Likewise, the RMSE of Multivariate LSTM, when applied to the NZX 50 Index, is 2.0405 and RMSE, when applied to ASX 200 Index, is 16.7130. The MAE of Multivariate LSTM, when applied to the NZX 50 Index, is 1.8254 and MAE, when applied to ASX 200 Index, is 13.5666.
Similarly, The MAPE of Multivariate LSTM, when applied to the NZX 50 Index, is 0.0005547 and MAPE, when applied to ASX 200 Index, is 0.0024027.
These findings confirm that Univariate LSTM has the lowest error statistics and is valid for each performance evaluation criterion; thus, it should be recognised as the number “one”
prediction model when the model was applied to the NZX 50 Index and the ASX 200 Index.
The second-lowest error statistics are with the Multivariate LSTM model. This conclusion is valid for each performance evaluation criterion; thus, Multivariate LSTM must be the number
“two” prediction model. Because of the consistency of the findings under different testing processes, these conclusions provide justified evidence for statistical generalisation.

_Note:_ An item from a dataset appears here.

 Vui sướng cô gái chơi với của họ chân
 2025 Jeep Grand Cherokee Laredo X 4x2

However, a consistent and unanimous order of preferences does not exist with ARIMA and HWES models. For example, based on the RMSE criterion, ARIMA model 1 is considered the third-best model to predict NZX 50 Index. However, the MAE criterion concludes that ARIMA model 1 is the fifth-best to predict NZX 50 Index. The MAPE criterion concludes that ARIMA model 1 is the third-best model to predict NZX 50 Index. Similarly, the RMSE criterion concludes that ARIMA model 1 is the third best when applied to ASX 200 Index prediction model. ARIMA model 1 is the fourth-best when applied to ASX 200 Index with MAE and MAPE criteria.

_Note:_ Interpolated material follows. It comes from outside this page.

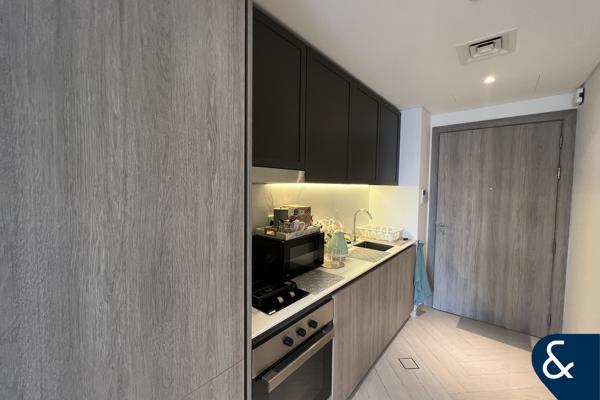 Furnished | New building | 12 Cheque option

In summary, the results in Tables 8.6 and 8.7 show the predictive strength of the Univariate and Multivariate LSTM models as they consistently reach the first and the second positions in the order of preference when the models were applied to the NZX 50 Index [16]
and the ASX 200 Index [20]. However, our findings reveal that the model preference order on the predictive precision is inconsistent for ARIMA and HWES.
The conclusions in Section 8.4 reinforce the findings I have arrived at in Section 8.2 Robustness Tests one and Section 8.3 Robustness Tests two.